Text for analysis

+++

Now, over these years, I have developed quite an endo belly. When I asked my OBGYN in Alabama about it, he dismissed me and said to go back and look at how my grandmothers carried their weight as they aged.
So I had an MRI of my pelvis for a different reason this year, and I sent a copy of the report to the doctor in NYC and made an appt b/c I wanted to know if and how much endo he saw left inside of me. I already knew that my cervix was adhered to my rectum, which the doctor who performed my hysterectomy deemed it too dangerous to mess with during my hysterectomy. I am thankful that he didn’t; if he didn’t know what he was doing, I’m glad he left it alone. The surgeon in NYC could clearly see a large endometrioma that was left on my bowels, and the thing about an endometrioma is that it produces its own estrogen and proliferates on its own.
So now, 10 years post-first operation, I knew it was time to have another surgery. I don’t have an answer as to why other than “I just knew it was time.” I was constantly consulting a local GI doctor about very severe constipation, taking prescription meds for it, and still having to use strong laxatives every few weeks. I decided to do the surgery with a surgeon in NYC. He ordered multiple GI tests prior to. There was a spot on my stomach that I showed to the GI doctor and my OBGYN, and said, “It hurts here.” Neither even attempted to acknowledge or answer me.

+++

Entries shown

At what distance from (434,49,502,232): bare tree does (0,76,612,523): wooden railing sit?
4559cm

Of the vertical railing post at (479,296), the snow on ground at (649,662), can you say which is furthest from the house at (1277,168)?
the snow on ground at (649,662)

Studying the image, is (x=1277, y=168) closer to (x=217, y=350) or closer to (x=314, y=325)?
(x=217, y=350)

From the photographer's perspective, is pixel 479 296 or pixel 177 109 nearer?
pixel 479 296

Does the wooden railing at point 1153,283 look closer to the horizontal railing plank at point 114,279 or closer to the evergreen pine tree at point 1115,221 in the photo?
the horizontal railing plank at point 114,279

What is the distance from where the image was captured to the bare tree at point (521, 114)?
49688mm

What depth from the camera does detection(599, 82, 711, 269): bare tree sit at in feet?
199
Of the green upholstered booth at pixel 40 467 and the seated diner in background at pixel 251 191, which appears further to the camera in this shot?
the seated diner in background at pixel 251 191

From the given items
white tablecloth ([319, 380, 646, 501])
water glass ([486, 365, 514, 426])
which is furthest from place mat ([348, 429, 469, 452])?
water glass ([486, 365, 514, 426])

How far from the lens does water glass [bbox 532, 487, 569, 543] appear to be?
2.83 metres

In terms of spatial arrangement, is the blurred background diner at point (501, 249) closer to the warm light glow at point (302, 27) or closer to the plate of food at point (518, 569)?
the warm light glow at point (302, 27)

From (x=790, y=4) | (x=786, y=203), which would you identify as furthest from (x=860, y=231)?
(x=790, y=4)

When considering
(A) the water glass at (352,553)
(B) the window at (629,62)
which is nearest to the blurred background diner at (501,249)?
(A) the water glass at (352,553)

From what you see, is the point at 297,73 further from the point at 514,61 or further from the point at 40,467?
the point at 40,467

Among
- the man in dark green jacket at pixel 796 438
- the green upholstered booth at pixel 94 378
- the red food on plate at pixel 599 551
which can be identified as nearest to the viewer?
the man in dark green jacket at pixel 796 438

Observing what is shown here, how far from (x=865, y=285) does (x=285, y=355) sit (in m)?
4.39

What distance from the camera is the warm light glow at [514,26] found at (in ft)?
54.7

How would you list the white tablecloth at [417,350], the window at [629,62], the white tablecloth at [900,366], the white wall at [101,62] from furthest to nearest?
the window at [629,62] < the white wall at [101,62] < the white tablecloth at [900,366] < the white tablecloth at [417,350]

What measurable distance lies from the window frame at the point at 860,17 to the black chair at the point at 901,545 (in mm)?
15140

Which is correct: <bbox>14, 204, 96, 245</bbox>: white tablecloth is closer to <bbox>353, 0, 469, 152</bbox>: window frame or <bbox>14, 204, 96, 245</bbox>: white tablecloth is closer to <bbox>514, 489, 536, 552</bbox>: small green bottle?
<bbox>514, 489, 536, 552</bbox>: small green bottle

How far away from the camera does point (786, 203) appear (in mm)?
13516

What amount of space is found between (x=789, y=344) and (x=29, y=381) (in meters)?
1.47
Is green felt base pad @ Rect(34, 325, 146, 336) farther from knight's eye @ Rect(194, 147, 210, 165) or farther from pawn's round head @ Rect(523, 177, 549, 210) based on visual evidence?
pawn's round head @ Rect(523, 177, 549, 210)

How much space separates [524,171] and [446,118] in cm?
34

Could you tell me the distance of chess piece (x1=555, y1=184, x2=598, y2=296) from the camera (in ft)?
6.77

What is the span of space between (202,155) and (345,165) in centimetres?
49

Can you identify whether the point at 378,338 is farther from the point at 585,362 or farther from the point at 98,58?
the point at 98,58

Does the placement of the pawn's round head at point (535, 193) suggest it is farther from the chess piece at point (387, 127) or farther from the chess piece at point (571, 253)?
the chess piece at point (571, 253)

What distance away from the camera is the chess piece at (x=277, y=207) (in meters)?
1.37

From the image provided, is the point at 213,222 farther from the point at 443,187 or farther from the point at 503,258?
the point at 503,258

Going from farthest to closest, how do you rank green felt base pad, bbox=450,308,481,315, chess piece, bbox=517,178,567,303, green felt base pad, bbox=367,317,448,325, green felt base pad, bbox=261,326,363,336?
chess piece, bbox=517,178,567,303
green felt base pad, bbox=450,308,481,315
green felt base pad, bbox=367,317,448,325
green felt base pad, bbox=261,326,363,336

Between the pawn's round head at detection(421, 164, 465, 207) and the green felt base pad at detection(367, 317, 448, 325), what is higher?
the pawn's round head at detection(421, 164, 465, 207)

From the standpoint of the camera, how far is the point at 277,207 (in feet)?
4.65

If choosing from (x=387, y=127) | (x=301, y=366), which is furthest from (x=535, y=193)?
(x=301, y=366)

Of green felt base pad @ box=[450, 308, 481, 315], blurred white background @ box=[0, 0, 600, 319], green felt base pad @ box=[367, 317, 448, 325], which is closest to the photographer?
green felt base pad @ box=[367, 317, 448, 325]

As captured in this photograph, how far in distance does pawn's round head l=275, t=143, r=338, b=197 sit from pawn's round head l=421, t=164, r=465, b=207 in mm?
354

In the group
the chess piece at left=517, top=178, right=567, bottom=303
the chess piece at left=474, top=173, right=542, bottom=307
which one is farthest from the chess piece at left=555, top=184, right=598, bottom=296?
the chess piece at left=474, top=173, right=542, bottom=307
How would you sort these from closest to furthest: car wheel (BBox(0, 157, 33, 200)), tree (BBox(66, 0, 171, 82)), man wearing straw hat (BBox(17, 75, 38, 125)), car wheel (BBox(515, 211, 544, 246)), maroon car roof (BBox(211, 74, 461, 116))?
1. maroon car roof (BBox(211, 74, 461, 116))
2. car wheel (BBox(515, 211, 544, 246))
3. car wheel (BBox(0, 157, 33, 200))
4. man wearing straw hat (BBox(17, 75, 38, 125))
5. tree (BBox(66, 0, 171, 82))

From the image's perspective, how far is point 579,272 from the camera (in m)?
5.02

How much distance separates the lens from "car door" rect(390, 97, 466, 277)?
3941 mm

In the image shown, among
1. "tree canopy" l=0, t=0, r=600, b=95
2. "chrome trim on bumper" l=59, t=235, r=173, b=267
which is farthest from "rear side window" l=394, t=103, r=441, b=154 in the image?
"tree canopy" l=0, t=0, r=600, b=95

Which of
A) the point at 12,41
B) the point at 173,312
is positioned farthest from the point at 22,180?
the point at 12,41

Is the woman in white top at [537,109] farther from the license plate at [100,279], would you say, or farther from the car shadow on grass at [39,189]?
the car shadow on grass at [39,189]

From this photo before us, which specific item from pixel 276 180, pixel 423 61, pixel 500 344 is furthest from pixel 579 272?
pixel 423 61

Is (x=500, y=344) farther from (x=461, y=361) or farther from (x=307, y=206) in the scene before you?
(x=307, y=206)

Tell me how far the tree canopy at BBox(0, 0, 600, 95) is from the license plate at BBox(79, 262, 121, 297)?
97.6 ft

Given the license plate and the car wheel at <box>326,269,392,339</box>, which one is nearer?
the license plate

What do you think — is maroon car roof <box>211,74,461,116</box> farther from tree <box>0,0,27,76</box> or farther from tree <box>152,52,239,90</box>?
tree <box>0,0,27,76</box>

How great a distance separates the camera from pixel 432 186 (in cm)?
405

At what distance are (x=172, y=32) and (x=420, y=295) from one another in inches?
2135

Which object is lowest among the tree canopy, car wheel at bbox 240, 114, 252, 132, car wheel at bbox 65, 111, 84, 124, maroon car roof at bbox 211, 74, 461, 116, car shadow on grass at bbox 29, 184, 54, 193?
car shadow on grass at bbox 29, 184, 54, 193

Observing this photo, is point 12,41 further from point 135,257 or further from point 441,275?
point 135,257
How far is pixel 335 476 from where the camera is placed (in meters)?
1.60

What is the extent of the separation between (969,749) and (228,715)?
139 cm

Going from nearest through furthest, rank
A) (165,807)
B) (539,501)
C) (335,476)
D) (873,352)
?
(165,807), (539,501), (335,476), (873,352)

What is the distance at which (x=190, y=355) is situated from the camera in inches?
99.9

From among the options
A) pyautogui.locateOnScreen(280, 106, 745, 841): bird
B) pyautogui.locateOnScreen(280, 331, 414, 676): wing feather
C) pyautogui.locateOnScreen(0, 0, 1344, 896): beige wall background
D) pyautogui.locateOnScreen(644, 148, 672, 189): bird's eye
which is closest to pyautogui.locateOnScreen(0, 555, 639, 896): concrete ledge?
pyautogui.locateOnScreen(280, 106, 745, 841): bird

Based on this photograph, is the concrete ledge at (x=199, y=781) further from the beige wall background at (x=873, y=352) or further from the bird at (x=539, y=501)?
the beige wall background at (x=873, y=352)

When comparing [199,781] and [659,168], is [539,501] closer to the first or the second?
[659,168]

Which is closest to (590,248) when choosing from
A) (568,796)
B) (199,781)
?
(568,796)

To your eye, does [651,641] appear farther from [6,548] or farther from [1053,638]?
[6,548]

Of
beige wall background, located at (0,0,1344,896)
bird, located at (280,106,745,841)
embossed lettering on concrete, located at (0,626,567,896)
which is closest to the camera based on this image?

+++

Aim of the exercise
Return the endometriosis account in full, word for word. The items have no connection to the endometriosis account.

Answer section
Now, over these years, I have developed quite an endo belly. When I asked my OBGYN in Alabama about it, he dismissed me and said to go back and look at how my grandmothers carried their weight as they aged.
So I had an MRI of my pelvis for a different reason this year, and I sent a copy of the report to the doctor in NYC and made an appt b/c I wanted to know if and how much endo he saw left inside of me. I already knew that my cervix was adhered to my rectum, which the doctor who performed my hysterectomy deemed it too dangerous to mess with during my hysterectomy. I am thankful that he didn’t; if he didn’t know what he was doing, I’m glad he left it alone. The surgeon in NYC could clearly see a large endometrioma that was left on my bowels, and the thing about an endometrioma is that it produces its own estrogen and proliferates on its own.
So now, 10 years post-first operation, I knew it was time to have another surgery. I don’t have an answer as to why other than “I just knew it was time.” I was constantly consulting a local GI doctor about very severe constipation, taking prescription meds for it, and still having to use strong laxatives every few weeks. I decided to do the surgery with a surgeon in NYC. He ordered multiple GI tests prior to. There was a spot on my stomach that I showed to the GI doctor and my OBGYN, and said, “It hurts here.” Neither even attempted to acknowledge or answer me.